Basic Science Reports |
From the Divisions of Cardiothoracic Surgery and Adult Cardiology, Medical University of South Carolina, Charleston.
Correspondence to Francis G. Spinale, MD, PhD, Cardiothoracic Surgery, Strom Thurmond Research Building, 770 MUSC Complex, Suite 625, Medical University of South Carolina, Charleston, SC 29425. E-mail mukherr{at}musc.edu
Background A potential mechanism for left ventricular (LV) remodeling after myocardial infarction (MI) is activation of the matrix metalloproteinases (MMPs). This study examined the effects of MMP inhibition (MMPi) on regional LV geometry and MMP levels after MI.

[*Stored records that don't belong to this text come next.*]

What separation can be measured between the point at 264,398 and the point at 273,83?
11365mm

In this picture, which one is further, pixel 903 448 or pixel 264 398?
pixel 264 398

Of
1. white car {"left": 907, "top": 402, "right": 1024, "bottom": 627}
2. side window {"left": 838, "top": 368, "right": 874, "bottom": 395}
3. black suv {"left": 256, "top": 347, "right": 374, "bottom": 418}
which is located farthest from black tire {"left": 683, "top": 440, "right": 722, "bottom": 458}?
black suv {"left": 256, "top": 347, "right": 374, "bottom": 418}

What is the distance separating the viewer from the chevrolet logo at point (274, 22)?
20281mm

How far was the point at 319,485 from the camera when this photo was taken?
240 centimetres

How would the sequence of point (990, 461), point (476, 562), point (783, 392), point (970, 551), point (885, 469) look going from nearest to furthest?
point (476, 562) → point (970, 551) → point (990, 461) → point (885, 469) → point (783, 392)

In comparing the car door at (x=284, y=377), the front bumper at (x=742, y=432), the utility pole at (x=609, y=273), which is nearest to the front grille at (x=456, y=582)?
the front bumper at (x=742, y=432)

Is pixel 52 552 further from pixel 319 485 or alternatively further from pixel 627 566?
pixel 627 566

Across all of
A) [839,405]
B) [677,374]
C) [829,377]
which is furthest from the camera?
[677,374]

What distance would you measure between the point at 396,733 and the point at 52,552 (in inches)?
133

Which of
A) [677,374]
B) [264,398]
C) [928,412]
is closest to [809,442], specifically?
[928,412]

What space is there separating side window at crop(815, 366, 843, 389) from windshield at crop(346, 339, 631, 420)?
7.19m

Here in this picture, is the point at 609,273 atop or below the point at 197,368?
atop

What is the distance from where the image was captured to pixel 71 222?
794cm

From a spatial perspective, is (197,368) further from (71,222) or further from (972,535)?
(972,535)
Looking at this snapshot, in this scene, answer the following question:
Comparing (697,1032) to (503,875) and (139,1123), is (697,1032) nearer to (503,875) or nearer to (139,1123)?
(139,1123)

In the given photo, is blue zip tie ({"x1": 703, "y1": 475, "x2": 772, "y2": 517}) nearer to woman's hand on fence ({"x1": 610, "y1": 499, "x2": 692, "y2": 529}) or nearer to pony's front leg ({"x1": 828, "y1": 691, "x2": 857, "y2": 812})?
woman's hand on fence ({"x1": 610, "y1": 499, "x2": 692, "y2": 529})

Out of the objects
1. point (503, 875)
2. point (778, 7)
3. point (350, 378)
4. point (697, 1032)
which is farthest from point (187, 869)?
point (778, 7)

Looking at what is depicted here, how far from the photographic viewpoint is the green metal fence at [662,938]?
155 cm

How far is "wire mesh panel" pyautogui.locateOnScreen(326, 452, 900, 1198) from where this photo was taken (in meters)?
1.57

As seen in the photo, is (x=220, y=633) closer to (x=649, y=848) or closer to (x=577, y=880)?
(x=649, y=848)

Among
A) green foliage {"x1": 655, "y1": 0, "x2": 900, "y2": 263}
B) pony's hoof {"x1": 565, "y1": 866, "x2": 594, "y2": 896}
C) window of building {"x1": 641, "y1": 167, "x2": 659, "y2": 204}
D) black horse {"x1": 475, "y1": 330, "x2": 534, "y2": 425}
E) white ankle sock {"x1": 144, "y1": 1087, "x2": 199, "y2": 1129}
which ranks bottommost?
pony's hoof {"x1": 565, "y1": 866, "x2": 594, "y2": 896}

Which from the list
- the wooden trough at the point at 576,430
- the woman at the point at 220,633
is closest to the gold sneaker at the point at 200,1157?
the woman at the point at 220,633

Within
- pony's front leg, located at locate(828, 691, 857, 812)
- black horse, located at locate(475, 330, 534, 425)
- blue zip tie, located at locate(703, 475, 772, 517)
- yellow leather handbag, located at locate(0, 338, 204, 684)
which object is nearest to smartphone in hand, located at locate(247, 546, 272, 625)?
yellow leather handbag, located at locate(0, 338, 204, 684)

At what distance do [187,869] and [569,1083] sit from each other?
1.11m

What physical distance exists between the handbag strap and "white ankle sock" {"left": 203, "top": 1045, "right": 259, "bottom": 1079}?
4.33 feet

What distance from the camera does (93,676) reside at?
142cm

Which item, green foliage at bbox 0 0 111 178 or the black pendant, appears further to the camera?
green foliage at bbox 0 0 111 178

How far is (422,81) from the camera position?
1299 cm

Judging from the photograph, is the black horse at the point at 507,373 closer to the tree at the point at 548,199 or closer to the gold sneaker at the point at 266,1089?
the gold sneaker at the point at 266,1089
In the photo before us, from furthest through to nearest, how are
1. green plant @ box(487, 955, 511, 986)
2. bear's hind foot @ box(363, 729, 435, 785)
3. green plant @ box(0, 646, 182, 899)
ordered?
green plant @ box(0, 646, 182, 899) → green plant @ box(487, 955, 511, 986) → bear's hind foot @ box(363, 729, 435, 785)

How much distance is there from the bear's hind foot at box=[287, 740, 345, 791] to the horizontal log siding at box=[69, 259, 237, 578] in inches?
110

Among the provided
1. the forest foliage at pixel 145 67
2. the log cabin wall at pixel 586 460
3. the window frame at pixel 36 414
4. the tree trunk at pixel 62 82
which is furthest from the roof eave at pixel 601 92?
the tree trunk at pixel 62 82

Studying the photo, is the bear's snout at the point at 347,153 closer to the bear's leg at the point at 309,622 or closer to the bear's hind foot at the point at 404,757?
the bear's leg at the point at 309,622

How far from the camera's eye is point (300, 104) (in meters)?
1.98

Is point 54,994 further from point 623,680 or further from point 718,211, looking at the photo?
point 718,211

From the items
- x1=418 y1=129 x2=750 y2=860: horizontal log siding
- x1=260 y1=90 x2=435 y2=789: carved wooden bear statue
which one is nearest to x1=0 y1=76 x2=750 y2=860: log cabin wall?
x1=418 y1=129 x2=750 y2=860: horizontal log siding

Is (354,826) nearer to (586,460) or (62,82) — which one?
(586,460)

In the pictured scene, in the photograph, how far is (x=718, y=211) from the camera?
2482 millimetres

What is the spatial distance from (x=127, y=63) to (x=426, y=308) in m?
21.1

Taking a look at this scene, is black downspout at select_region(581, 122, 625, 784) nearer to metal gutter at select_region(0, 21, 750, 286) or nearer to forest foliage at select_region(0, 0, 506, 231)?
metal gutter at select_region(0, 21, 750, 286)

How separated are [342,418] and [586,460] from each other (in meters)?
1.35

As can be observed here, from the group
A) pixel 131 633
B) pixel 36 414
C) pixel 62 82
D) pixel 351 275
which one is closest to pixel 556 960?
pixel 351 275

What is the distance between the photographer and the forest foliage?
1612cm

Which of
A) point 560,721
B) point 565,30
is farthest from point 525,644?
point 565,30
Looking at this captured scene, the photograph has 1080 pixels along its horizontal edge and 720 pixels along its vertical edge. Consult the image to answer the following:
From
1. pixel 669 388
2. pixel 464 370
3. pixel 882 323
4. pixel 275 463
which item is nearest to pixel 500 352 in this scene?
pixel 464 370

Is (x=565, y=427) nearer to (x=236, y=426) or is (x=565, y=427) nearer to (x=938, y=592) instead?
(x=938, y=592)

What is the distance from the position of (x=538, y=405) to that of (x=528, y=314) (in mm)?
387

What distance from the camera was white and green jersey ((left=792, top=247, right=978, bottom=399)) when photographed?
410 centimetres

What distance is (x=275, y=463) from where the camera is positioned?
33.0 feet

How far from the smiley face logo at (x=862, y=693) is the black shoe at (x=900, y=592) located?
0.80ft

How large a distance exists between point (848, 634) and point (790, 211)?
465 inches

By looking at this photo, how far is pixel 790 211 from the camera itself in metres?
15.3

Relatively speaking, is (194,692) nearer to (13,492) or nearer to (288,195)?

Methods and Results In pigs instrumented with radiopaque markers to measure regional myocardial geometry, MI was created by ligating the obtuse marginals of the circumflex artery. In the first study, pigs were randomized to MMPi (n=7; PD166793, 20 mg · kg-1 · d-1) or MI only (n=7) at 5 days after MI, and measurements were performed at 2 weeks. Regional MI areas were equivalent at randomization and were increased in the MI-only group at 2 weeks after MI compared with the MMPi group. In the second study, pigs randomized to MMPi (n=9) or MI only (n=8) were serially followed up for 8 weeks. At 8 weeks after MI, LV end-diastolic dimension was lower with MMPi than in the MI-only group (4.7±0.1 versus 5.1±0.1 cm, P<0.05). Regional MI area was reduced with MMPi at 8 weeks after MI (1.3±0.1 versus 1.7±0.1 cm2, P<0.05). MMPi reduced ex vivo MMP proteolytic activity. In the MI region, membrane-type MMP levels were normalized and levels of the endogenous tissue inhibitor of MMPs (TIMP-1) were increased compared with normal levels with MMPi. These effects were not observed in the MI-only group.
Conclusions MMPi attenuated the degree of post-MI LV dilation and expansion of the infarct during the late phase of MI healing. In addition, exogenous MMPi caused region-specific modulation of certain MMP and TIMP species.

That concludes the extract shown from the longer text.